• _Brief_: Reproduce exactly, and only, the lines below from the one containing "source: automated 131 Å sigmoid detection" through the one containing "REGISTER: [422, 208]".

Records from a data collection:
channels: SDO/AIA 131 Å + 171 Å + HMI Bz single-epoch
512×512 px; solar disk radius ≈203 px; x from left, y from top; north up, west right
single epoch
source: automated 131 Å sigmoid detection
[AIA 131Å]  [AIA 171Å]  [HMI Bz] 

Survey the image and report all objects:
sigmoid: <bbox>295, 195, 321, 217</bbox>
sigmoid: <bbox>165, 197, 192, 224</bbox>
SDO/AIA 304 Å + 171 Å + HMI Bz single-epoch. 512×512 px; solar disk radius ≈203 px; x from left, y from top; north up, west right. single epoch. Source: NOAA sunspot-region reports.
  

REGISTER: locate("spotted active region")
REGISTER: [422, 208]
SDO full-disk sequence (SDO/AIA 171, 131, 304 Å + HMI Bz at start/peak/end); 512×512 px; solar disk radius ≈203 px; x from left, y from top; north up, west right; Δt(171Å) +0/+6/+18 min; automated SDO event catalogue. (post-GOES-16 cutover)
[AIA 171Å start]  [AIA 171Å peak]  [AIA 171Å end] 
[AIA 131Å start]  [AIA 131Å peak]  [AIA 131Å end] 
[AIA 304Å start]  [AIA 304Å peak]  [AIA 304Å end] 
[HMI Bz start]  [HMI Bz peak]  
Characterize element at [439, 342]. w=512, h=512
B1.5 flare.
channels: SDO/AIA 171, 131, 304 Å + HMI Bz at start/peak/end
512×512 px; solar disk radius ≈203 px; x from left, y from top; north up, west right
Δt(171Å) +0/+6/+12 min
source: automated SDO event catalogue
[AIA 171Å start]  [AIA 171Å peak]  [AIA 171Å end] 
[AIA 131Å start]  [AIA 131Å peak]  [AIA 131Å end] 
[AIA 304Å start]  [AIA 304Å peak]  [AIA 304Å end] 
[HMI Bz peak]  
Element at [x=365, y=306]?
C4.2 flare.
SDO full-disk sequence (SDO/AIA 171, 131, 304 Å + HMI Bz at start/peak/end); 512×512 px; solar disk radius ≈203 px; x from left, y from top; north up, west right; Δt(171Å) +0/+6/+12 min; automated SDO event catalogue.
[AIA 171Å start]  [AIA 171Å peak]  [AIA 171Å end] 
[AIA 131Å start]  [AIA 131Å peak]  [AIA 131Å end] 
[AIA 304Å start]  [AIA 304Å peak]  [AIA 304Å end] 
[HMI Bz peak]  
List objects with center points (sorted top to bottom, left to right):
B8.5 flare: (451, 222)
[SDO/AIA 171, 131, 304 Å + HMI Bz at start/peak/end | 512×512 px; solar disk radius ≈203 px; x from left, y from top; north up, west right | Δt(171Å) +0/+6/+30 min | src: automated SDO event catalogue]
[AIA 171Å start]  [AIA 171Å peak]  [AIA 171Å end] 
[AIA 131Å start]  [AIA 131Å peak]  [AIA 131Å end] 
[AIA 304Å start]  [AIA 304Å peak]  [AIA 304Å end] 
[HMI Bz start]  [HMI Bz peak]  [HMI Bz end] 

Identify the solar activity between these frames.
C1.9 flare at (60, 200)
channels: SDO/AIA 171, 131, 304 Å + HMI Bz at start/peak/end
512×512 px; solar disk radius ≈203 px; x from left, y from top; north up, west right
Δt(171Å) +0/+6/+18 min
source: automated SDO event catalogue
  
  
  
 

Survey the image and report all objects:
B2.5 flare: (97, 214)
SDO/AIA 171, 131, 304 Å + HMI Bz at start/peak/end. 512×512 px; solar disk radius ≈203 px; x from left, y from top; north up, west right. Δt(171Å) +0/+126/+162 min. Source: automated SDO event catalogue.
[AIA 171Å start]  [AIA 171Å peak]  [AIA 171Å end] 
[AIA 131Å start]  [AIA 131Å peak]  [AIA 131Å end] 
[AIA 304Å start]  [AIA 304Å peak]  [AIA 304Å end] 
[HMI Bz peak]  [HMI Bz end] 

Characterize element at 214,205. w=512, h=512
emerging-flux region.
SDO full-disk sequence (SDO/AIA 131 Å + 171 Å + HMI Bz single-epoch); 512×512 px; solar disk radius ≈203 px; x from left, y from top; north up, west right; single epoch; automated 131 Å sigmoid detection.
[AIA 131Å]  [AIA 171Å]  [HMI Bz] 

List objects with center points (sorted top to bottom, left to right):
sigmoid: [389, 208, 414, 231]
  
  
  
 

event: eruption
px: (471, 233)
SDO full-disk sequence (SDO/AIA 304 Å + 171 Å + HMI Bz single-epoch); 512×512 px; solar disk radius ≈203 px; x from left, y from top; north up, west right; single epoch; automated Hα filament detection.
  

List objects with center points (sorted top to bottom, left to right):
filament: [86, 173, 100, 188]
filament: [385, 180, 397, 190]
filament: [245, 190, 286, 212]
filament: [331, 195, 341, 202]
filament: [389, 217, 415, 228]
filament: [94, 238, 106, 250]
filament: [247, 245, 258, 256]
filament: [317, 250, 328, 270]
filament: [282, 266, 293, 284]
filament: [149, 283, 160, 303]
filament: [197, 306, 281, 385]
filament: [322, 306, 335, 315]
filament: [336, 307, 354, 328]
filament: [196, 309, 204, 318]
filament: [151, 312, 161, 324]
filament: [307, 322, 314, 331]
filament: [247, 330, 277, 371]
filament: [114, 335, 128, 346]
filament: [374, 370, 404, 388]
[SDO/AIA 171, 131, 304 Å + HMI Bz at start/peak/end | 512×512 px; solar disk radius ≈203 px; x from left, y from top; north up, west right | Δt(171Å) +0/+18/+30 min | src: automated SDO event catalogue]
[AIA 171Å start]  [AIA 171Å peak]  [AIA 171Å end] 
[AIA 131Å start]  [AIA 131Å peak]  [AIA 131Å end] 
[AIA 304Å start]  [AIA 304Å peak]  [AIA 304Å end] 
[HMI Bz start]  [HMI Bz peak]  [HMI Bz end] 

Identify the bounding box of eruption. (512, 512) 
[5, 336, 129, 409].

• _Task answer_:
source: automated 131 Å sigmoid detection
[AIA 131Å]  [AIA 171Å]  [HMI Bz] 

Survey the image and report all objects:
sigmoid: <bbox>295, 195, 321, 217</bbox>
sigmoid: <bbox>165, 197, 192, 224</bbox>
SDO/AIA 304 Å + 171 Å + HMI Bz single-epoch. 512×512 px; solar disk radius ≈203 px; x from left, y from top; north up, west right. single epoch. Source: NOAA sunspot-region reports.
  

REGISTER: locate("spotted active region")
REGISTER: [422, 208]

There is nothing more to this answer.